YOUR OBJECTIVE | Give again, unchanged, the line that contains "phylum: Chordata" together with every line that follows it until the entries end.

MATERIALS PROVIDED |
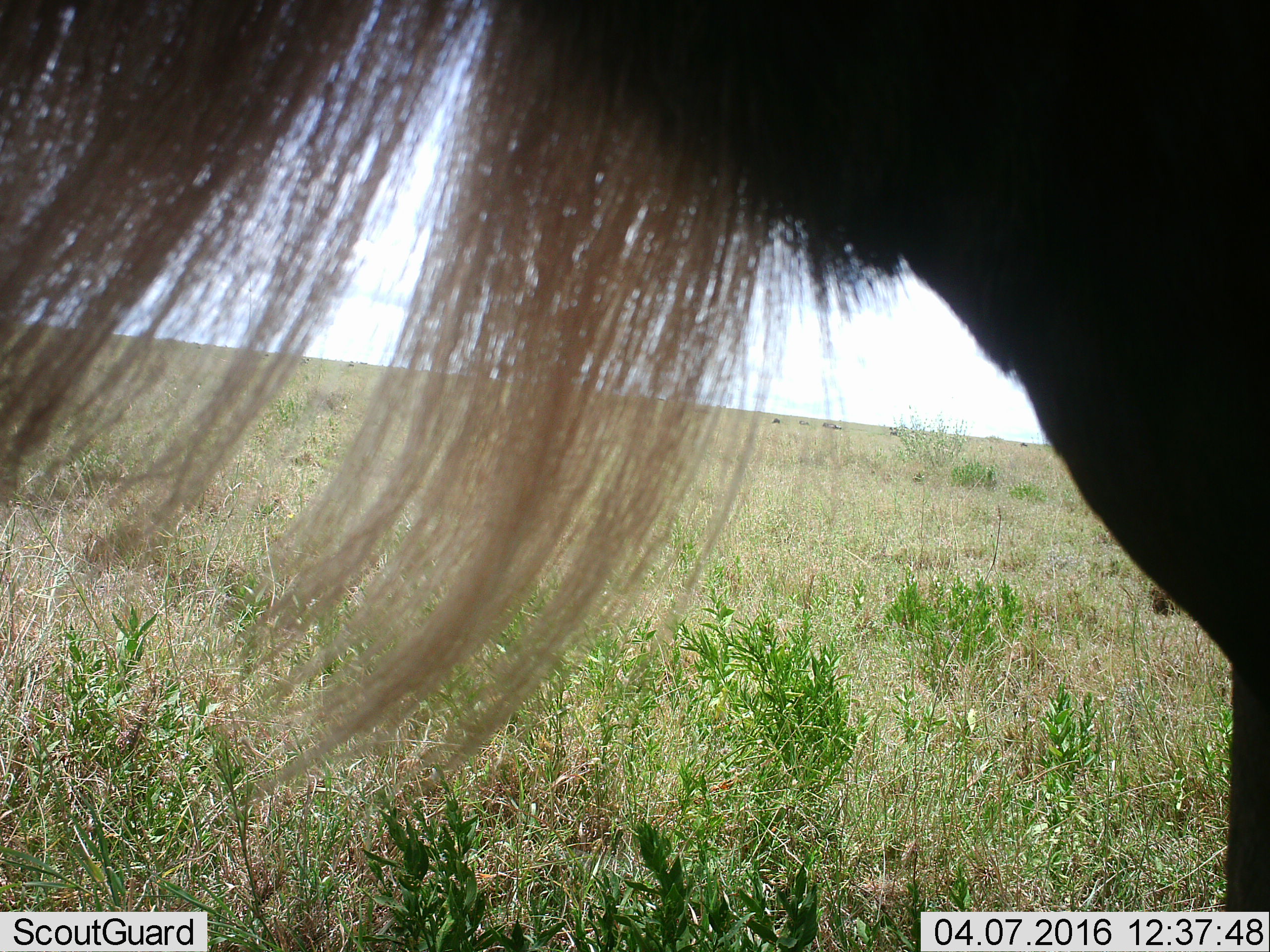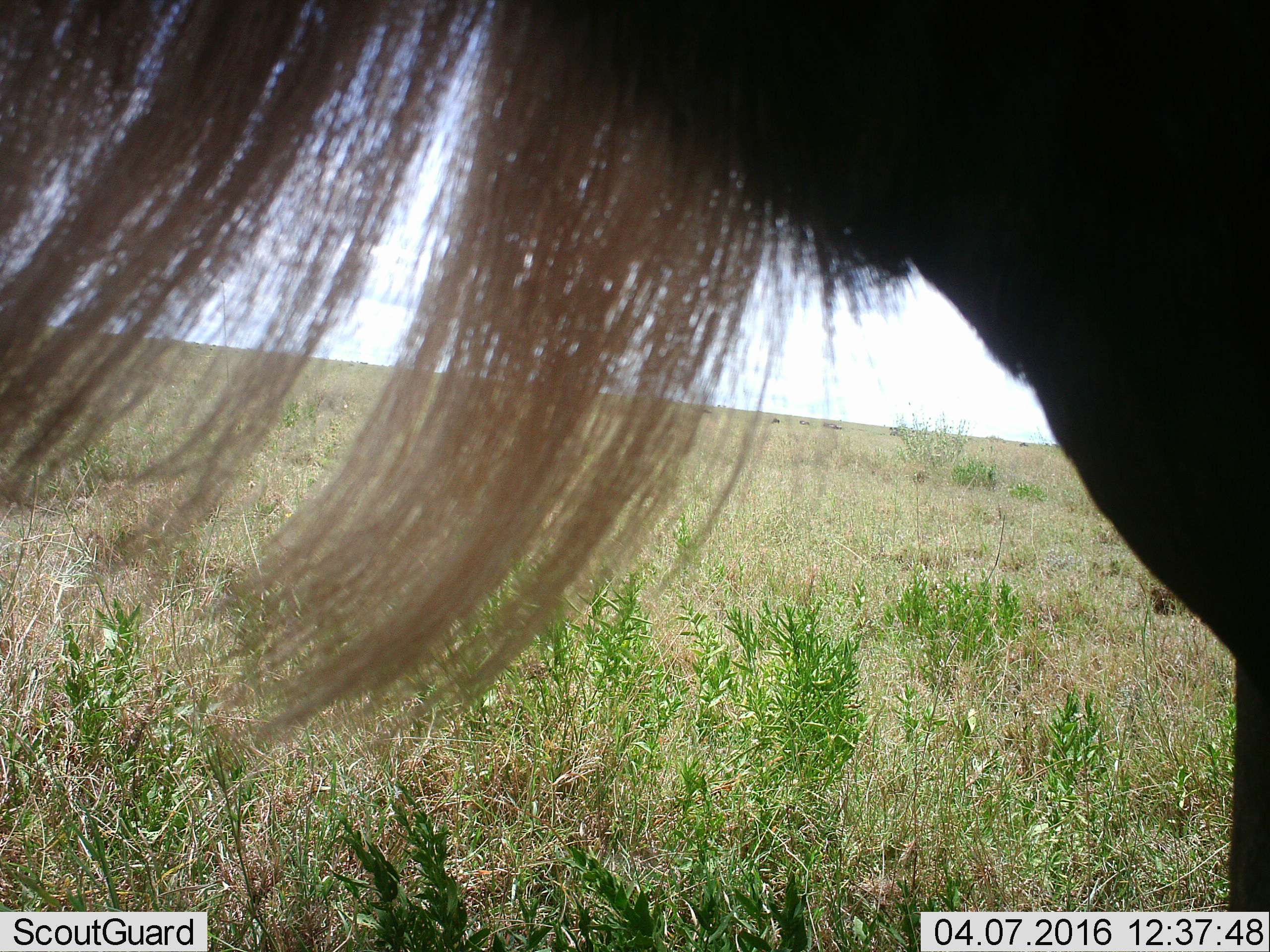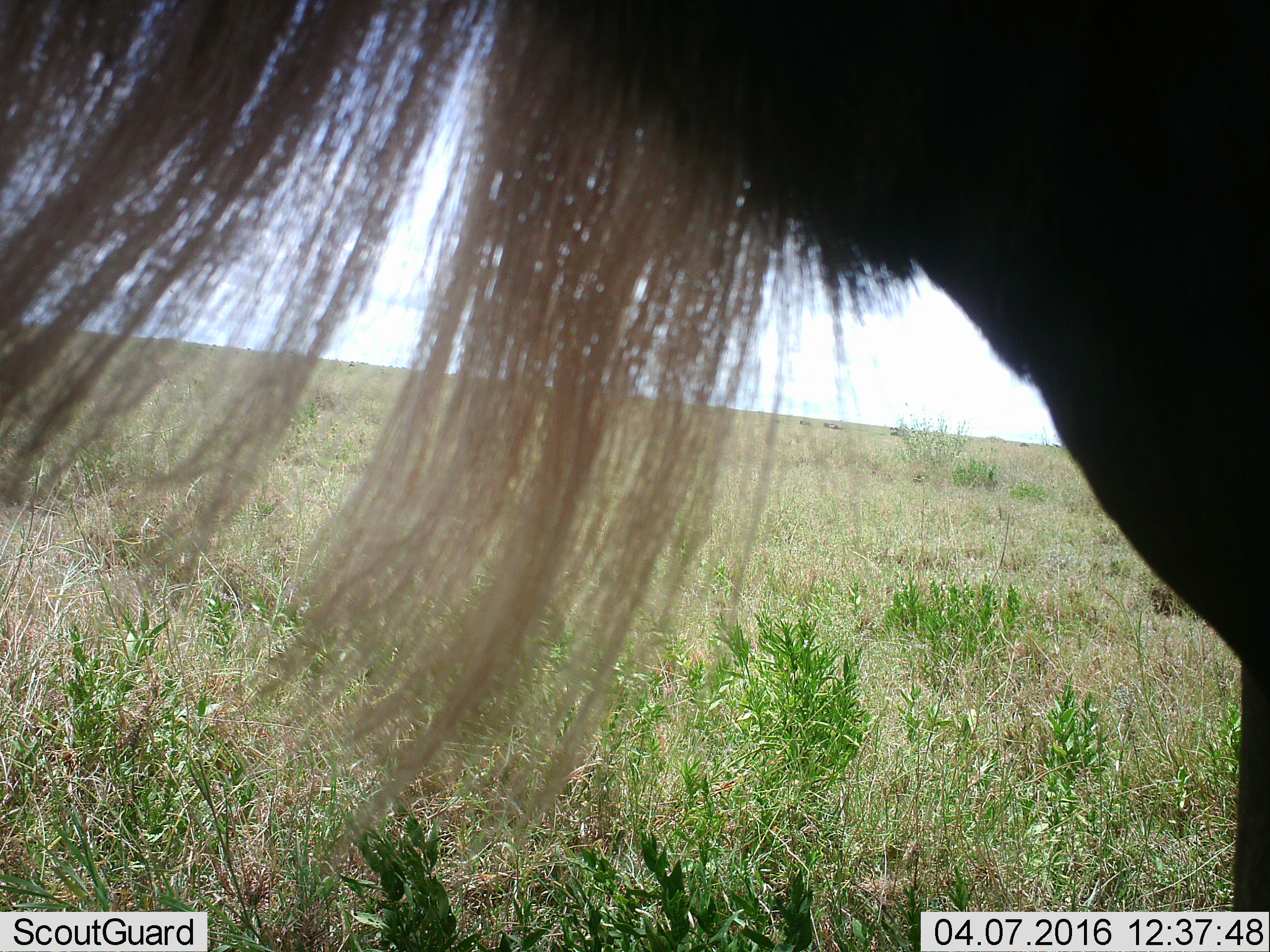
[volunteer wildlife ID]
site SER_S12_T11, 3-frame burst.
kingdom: Animalia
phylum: Chordata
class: Mammalia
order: Artiodactyla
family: Bovidae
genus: Connochaetes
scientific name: Connochaetes taurinus taurinus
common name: blue wildebeest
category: wildebeestblue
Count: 1.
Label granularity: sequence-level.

ANSWER TO THIS PROBLEM |
phylum: Chordata
class: Mammalia
order: Artiodactyla
family: Bovidae
genus: Connochaetes
scientific name: Connochaetes taurinus taurinus
common name: blue wildebeest
category: wildebeestblue
Count: 1.
Label granularity: sequence-level.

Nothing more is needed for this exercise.